Viri praestantissimi Fatii de Ubertis de Florentia cantilena ornatissima ad cont...
Dhe muta stile hormai, giovenil core,
E non voler che morte, o ver vechiezza
Senza toa colpa emendino il tuo errore;
Tu vedi non fo mai sì gran belezza
Che 'l tempo in laida forma non transmute,
Ho sì francha salute,
Che per letargo ho febre non perischa:
Benché la toa vana mente ardischa
De viver forsi più ch'al ciel non piace.
Vedi quanto è fallace
Il pensier de' mortali, e quanto inghanna;
Dhe cercha milglior manna,
E questo tuo apetito affrena e abassa,
Che per vechieçça ho morte tutto passa.
Dhe lassa andar questo amore, hor me intendi,
Ché simil fantasia ciaschun consuma
D'honore e fama, e per prova il comprendi.

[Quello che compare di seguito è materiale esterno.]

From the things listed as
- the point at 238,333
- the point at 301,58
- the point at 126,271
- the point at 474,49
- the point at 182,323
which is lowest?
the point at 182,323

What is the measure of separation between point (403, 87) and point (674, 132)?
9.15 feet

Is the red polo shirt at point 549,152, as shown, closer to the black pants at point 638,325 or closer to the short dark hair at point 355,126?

Da questo amor non se racolglie in suma
Se non carnalità, fangho e brodalglia;
Sì come in fuoco palglia
Dura suo vano e fetido piacere.
Dhe non volere hormai stare a vedere;
Che troppo hai facto, se ben guardi e pensi,
E s'el tempo compensi
È stato un fumo ciò ch'avesti mai;
Perhò t'affrena hormai
Questi piacir mondani da ti cassa,
Che per vechiezza o morte tutto passa.
Vedi ch'al mondo non è cosa ferma;
Ma sempre va ver' fin e mai non resta;
Hor stancha, hor vincta, hor de suo stato inferma,
E non vale esser visto in giolglia e in festa,
Anzi è dolglia, che tremar fa l'alma
Per tema della salma,
Che Cerbero aparechia al foco eterno;
E se ben guardi e leggi il buon quaderno.

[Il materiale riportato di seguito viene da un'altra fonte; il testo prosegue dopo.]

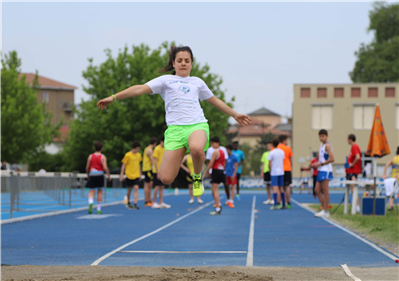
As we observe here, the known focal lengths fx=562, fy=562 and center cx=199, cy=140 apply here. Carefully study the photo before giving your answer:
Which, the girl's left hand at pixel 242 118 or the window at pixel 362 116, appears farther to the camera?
the window at pixel 362 116

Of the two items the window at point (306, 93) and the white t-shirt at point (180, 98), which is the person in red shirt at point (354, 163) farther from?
the window at point (306, 93)

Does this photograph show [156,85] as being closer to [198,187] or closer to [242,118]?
[242,118]

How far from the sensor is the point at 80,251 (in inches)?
296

Né signoria, né robba morte teme;
Perhò che de un seme
Discesi siamo da quel patre antico;
Sì che fa quel ch'io dico,
Queste caduce vanitate lassa;
Ché per vechiezza o morte tutto passa.
Cesar, de cui Valerio tanto camta,
Guarda come coperta fragilmente
De negro la soa fama sacra e tamta;
Vedi che pur passa finalmente,
Lassa gl'honor, la fama e gli alti imperi;
Né più convien che spieri
De ritornare al suo triumphal stato.
Pompeo, che da Lucano è sì honorato,
Guarda come fortuna il pose al fondo,
E come al cieco mondo
Rimane de ciaschun pocha memoria;
Perhò non cerchar gloria
In cose fragile, anzi dispresia e lassa;
Ché per vechiezza o morte tutto passa.
Molti signori e molti regi sonno
Superbi, et semidei, de cui la fronde
Sfolgliò vituperosamente autonno;
Dhe guarda quanto pichol loco aschonde,
E tale a cui non bastò l'universo,
Et hor come disperso
E suo bel nome è tal che non se trova.
A cosa chiara non bisogna prova;
Perhò io parlo breve, che tu il sai;
Ma melglio il vederai
Quando i capei cani ritorneranno.
Però, provedi al danno
Prima che la toa bella età trapassa;
Ché per vechiezza o morte tutto passa.
Cercha donque d'amor chi premia amore,
E dove non se perde mai fatica,
Servendo fidelmente e di buon core;
E se le gente il tuo conspecto intrica,
Sta solitario per ogni stasone,
E qual messo starnone
Gode per esser solo in boschi, o in selve,
Dhe lassa andar la schiera delle belve,
Che 'l nostro tempo fugge oltra misura,
E nulla cosa dura
Certo a mortal senno, a mortal fine;
Perhò nelle divine
Misericordie ogni tuo bene incassa;
Che 'l ben che 'n ciel s'acquista mai non passa.